Having a rough day?

Posted: April 3, 2019 in Uncategorized

I often think of this story when I am facing a new opportunity or feeling anxious about existing events or life changes. My 3rd great grandfather Francois Coudriet and grandmother Marguerite immigrated here to the US from France in the early 1800s with a young son and one on the way. The courage and confidence in the face of uncertainty and fear is amazing as I am sure many others faced at this time in search of opportunity and a better life with NO SAFETY NET. I suck it up and move ahead with confidence always when I think of it.

At the age of twenty-four he married Marguerite Bueret, she was born
in 1804, and on September 2, 1928 their first child was born, a son, Serdon N. Two years later, with Marguerite pregnant, they sailed to Philadelphia to make a home in the New World.

In Philadelphia a Mr.
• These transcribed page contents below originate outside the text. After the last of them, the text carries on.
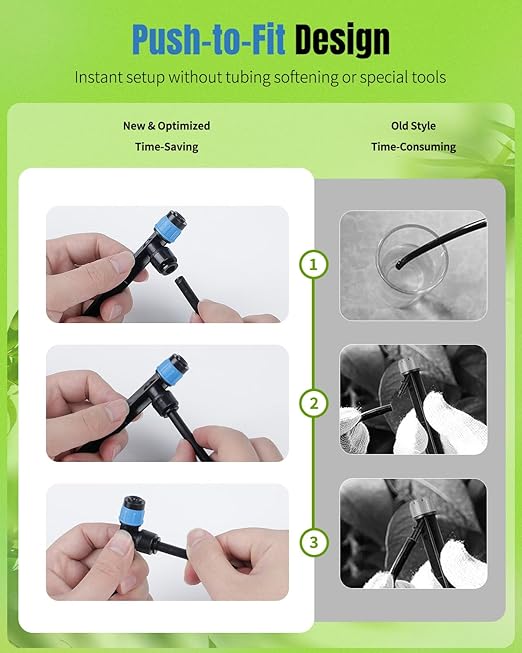 Push-to-Fit Design

Instant setup without tubing softening or special tools

New & Optimized
Time-Saving

Old Style
Time-Consuming

1

2

3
John Keating proceeded to encourage a settlement
there by offering twelve acres to the first twelve settlers. Mr. Keating
had laid out 22,000 acres and had published descriptions of the tract
in France. The sale of these lands began in 1827.

The difficulties and hardships that confronted Francois and his wife, who was with child, and with two and one half year old Serdon are unimaginable, as they sailed across the ocean, landing in Philadelphia and probably following the roads along the Schuylkill river headed west.

They then set out for Harrisburg (probably having talked with Mr. Keating) and when they reached Lebanon, their second child was born on May 10, 1831. It is imagined they traveled with a wagon, a team of horses and a cow trailing along in back. Conditions obviously were quite rugged.

When Marguerite had recovered from childbirth, they proceeded to Harrisburg and then up the Susquehanna to Williamsport. From there, again following the river, they traveled to Bellefonte, leaving the last of the “roads” soon after they left Williamsport. When Francois arrived in Bellefonte he had one dollar and twenty cents in his pocket, the last of the savings he had accumulated to get passage across the ocean and to outfit himself to come this far. He obtained employment in a blast furnace making barely enough to support himself and his family. He was not satisfied and it was during this time that he made several trips to what was known as the “Keating” lands, as Covington township was then styled and after careful selection he purchased fifty acres in this region and was given as an incentive the twelve acres as one of the first settlers. He obtained employment and built his own Log Cabin from trees on his property with no assistance. He later became a successful businessman as did his sons.

No reward without risk. The risks we take almost always have a “safety net”. The people of this time did not. Way impressive.